15. The power conversion system according to claim 14, further comprising

a circuit breaker disposed on a DC line between the second power converter and the power storage device, the circuit breaker being configured to perform a breaking operation according to the abnormality diagnosis signal from the state diagnosis part.

16. The power conversion system according to claim 12, further comprising

a temperature detection part configured to detect temperature of the power storage device,

wherein the state diagnosis part is configured to correct the resistance value using a detection temperature of the temperature detection part.

17. The power conversion system according to claim 12, further comprising

an annunciation part configured to annunciate based on a diagnosis result of the state diagnosis part.

18. The power conversion system according to claim 1, further comprising

an annunciation part configured to annunciate based on a diagnosis result of the state diagnosis part.
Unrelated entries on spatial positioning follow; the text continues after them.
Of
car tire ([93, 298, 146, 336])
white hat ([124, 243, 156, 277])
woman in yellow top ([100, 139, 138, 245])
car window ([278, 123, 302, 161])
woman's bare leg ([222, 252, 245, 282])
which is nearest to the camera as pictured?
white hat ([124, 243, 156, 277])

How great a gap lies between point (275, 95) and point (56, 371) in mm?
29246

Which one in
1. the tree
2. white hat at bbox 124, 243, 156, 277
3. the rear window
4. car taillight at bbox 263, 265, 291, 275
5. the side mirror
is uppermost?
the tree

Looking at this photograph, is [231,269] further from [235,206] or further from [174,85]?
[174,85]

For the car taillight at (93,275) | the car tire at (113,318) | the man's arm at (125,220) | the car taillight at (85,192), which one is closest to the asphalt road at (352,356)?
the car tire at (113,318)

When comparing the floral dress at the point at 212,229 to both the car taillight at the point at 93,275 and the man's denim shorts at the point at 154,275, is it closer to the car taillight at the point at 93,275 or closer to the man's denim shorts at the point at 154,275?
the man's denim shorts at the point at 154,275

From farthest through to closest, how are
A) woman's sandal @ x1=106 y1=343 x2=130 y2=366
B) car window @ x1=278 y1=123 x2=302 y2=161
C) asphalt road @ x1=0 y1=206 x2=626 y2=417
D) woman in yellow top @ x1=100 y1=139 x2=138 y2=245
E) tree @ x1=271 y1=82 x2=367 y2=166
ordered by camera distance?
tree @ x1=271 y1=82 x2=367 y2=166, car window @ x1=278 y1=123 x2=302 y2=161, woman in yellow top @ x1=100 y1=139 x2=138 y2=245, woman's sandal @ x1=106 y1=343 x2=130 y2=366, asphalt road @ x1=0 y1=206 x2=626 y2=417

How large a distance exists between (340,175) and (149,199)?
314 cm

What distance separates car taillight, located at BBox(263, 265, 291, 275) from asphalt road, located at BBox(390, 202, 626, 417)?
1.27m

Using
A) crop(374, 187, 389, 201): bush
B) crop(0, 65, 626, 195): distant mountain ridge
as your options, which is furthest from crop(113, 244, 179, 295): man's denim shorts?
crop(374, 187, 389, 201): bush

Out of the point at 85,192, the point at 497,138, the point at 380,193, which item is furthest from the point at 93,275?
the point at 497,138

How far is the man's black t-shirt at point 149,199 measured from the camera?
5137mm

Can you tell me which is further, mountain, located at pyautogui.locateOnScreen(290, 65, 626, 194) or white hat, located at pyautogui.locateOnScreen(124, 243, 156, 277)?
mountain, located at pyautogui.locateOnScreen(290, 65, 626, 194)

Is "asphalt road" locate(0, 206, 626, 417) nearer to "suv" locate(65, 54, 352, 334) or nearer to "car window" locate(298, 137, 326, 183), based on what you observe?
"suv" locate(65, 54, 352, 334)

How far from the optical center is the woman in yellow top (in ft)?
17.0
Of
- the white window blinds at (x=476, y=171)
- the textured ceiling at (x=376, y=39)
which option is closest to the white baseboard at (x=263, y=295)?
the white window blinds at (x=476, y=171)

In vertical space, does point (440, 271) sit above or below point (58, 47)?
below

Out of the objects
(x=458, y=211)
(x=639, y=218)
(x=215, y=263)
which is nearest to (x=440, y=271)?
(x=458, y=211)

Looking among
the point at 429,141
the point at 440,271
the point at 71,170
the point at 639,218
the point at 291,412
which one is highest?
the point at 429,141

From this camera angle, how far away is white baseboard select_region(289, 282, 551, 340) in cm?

19. A power conversion system comprising:

a first power converter configured to convert AC power from an AC power source to first DC power;

a second power converter configured to convert the first DC power from the first power converter to another second DC power having a different power value from the first DC power; and

a power storage device configured to store the second DC power from the second power converter,

the second power converter comprising: means for performing at least one of superposition of a predetermined AC voltage on a DC voltage in the second DC power and superposition of a predetermined AC current on a DC current in the second DC power; means for detecting at least one of a detection value of the DC voltage superposed with the AC voltage and a detection value of the DC current superposed with the AC current; and means for diagnosing a state of the power storage device based on at least one of the detection value of the DC voltage and the detection value of the DC current.